Can you guess the size of the thinnest magnet? It is just one atom thick.
Scientists from the University of California Berkeley have created the first 2D magnet, just an atom thick. This ultra-thin magnet is also chemically stable and retains magnetism at room temperatures. The research is published in Nature Communications.
The new magnet can revolutionize the research of ferromagnetism and the development of new types of memory devices. It could be a game-changer for the field of quantum physics.
Previous ultra-thin 2D magnets had to be kept at ultracold conditions to retain the chemical properties and magnetism, making it impossible to use them in practical application.

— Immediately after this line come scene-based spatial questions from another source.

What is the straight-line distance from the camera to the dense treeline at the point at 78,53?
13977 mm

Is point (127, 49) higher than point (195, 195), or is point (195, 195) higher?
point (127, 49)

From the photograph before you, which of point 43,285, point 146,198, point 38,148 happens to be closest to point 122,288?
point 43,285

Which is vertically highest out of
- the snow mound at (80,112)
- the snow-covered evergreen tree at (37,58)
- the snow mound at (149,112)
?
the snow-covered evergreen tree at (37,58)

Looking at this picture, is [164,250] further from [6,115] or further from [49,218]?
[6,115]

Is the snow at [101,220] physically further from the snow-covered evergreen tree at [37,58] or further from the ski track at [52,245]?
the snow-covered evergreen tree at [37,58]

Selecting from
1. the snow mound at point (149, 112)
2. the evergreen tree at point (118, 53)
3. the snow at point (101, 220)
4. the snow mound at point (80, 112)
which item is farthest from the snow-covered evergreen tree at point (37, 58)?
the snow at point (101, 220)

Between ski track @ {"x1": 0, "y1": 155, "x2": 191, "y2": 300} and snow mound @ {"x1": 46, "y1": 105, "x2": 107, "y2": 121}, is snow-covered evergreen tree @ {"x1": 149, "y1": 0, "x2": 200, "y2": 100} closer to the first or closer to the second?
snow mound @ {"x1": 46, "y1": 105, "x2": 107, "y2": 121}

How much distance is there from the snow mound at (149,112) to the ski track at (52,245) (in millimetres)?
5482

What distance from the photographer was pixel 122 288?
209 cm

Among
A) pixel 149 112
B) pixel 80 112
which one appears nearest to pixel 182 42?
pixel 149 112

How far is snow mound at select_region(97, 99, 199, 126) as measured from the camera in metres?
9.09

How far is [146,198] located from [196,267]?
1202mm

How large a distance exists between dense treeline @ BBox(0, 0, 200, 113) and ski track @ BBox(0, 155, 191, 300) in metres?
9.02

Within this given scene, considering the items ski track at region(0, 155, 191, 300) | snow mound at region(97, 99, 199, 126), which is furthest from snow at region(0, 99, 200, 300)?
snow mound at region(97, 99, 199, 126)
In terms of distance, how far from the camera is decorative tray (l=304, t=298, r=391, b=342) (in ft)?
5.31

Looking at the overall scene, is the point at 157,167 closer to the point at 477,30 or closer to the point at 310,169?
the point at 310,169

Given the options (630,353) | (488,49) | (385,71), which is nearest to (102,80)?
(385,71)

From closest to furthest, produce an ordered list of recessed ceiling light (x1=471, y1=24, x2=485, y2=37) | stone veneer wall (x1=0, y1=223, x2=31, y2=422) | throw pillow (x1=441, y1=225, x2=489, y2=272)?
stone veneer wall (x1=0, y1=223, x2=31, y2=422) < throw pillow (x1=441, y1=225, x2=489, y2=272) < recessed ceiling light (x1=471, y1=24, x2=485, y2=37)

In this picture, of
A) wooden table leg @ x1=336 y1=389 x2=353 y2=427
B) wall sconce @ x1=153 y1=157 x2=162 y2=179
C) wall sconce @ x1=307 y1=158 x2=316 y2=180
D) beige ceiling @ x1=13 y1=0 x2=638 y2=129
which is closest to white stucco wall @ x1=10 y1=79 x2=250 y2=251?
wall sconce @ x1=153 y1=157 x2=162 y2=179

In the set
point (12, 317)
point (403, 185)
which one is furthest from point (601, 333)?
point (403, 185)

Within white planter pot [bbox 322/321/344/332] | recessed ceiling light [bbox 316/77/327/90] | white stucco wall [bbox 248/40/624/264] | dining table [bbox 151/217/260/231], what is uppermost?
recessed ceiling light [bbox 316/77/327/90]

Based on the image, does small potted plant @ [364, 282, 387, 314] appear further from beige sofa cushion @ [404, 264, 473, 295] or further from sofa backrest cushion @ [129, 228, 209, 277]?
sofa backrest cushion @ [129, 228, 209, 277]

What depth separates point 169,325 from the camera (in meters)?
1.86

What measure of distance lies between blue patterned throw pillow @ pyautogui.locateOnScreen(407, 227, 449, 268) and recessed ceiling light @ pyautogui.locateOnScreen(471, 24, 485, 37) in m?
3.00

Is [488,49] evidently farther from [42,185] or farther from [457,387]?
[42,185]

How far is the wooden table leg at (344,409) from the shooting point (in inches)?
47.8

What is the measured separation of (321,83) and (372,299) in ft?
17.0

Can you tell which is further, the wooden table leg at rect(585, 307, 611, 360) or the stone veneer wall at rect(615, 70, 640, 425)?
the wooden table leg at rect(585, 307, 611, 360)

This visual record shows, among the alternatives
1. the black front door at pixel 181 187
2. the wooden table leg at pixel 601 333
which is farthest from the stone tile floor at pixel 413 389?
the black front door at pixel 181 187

According to material scientist Jie Yao from the University of California, “State-of-the-art 2D magnets need very low temperatures to function. But for practical reasons, a data center needs to run at room temperature. Our 2D magnet is not only the first that operates at room temperature or higher, but it is also the first magnet to reach the true 2D limit: It’s as thin as a single atom!”

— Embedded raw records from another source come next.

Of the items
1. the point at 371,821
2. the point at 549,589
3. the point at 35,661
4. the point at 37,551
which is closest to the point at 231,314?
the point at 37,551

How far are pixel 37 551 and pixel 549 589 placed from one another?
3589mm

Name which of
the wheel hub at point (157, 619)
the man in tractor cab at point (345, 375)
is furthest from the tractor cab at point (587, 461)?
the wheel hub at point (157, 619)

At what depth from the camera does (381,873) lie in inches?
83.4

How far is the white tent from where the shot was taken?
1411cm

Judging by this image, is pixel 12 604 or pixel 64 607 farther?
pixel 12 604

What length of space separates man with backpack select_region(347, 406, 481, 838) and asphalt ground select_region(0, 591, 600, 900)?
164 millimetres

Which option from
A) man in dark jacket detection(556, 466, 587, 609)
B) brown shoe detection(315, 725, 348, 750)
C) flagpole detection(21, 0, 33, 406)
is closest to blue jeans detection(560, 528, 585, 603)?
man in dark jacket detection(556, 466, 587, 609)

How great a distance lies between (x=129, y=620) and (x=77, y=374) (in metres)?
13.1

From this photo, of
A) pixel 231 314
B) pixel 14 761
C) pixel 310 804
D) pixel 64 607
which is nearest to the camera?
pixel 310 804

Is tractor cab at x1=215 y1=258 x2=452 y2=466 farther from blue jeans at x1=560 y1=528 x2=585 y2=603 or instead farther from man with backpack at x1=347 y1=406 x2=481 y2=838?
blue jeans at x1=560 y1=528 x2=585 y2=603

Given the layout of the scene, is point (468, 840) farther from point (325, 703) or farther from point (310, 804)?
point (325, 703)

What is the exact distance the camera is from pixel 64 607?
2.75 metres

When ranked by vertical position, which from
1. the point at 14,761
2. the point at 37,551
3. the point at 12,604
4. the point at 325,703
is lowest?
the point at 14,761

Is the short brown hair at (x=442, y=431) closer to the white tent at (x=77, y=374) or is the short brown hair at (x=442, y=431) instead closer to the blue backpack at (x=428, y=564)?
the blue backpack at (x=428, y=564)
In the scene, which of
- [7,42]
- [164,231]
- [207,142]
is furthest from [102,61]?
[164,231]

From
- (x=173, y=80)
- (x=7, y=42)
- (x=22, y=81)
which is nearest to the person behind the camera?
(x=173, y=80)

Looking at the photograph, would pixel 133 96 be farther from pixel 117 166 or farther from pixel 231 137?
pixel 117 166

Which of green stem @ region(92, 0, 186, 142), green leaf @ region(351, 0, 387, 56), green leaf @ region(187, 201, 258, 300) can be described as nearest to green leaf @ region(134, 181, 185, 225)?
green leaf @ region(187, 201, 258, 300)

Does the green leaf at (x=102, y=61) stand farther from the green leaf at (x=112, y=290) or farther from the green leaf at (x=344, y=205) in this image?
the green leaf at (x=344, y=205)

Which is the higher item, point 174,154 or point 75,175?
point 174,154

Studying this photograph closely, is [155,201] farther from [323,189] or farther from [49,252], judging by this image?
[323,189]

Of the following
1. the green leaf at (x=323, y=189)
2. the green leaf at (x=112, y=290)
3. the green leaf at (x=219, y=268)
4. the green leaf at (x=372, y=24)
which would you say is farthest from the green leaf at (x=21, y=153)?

Scientists made this state-of-the-art magnet using cobalt-doped van der Waals zinc oxide. A carefully measured ratio of Graphene oxide is mixed in acetate dihydrates of zinc and cobalt. When this mixture is baked in a vacuum, the mixture cools into a single layer of zinc oxide interspersed with cobalt atoms sandwiched between layers of graphene. The graphene layer is burned off by burning in the air, leaving a single layer of cobalt-doped zinc oxide.
The amount of cobalt scattered among the zinc oxide determines the strength of magnetism. A sweet spot of 12 percentage of cobalt makes the layer strongly magnetic. The material also was found to be stable even at temperatures around 212 degrees Fahrenheit.

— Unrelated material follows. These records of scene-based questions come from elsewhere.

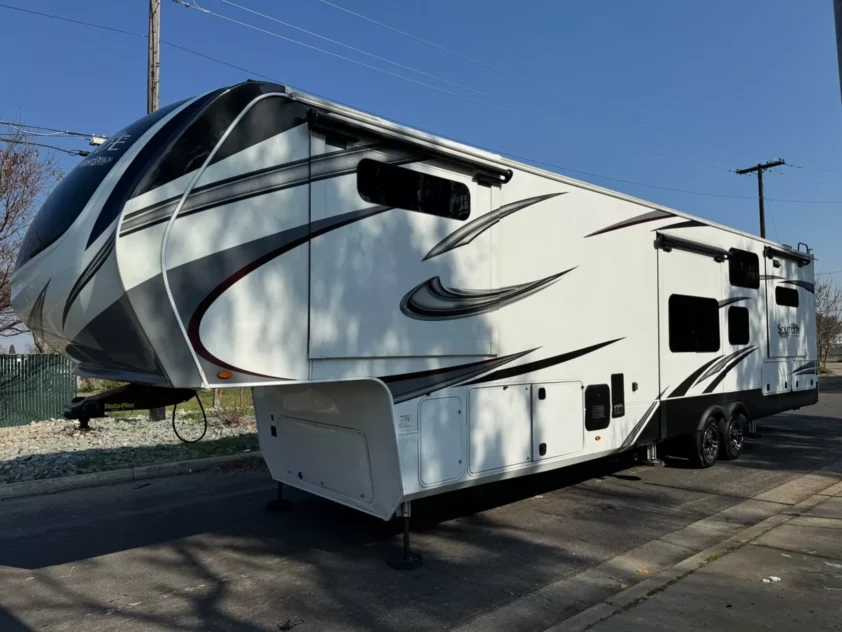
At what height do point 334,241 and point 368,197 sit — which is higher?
point 368,197

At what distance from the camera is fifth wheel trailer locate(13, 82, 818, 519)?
149 inches

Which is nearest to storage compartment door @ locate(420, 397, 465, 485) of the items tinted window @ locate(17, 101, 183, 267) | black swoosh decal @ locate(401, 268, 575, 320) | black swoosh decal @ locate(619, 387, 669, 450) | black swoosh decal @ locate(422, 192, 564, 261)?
black swoosh decal @ locate(401, 268, 575, 320)

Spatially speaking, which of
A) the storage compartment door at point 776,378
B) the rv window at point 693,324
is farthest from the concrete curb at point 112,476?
the storage compartment door at point 776,378

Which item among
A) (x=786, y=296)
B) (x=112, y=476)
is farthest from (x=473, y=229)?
(x=786, y=296)

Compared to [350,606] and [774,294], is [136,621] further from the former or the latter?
[774,294]

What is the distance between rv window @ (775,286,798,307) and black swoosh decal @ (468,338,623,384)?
5.13 meters

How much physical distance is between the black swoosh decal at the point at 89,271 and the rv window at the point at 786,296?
9961mm

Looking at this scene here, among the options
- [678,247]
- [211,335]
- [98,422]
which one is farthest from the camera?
[98,422]

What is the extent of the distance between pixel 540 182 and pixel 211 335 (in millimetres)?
3591

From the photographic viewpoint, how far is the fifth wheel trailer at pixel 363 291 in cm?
377

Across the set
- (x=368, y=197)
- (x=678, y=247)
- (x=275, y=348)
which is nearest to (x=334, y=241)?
(x=368, y=197)

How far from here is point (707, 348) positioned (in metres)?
8.27

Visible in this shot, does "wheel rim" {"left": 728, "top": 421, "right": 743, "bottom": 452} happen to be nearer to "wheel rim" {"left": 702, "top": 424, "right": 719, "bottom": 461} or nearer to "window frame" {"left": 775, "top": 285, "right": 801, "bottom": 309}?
"wheel rim" {"left": 702, "top": 424, "right": 719, "bottom": 461}

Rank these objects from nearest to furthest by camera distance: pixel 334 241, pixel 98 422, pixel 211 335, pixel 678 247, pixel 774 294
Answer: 1. pixel 211 335
2. pixel 334 241
3. pixel 678 247
4. pixel 774 294
5. pixel 98 422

Electrons are small magnets with North and South poles. They have their own tiny magnetic field, and their magnetic orientations cancel each other out in most materials. However, in ferromagnetic materials, electrons with the same magnetic orientation group themselves in domains. All the domains are oriented in the same direction in a magnetic material.
According to the researchers, the free electrons in the zinc oxide could be acting as intermediaries to keep the film magnetic even at high temperatures.
This material opens up new possibilities in various technological fields include memory devices and quantum computing. Further analysis is required to understand the limitations of this material.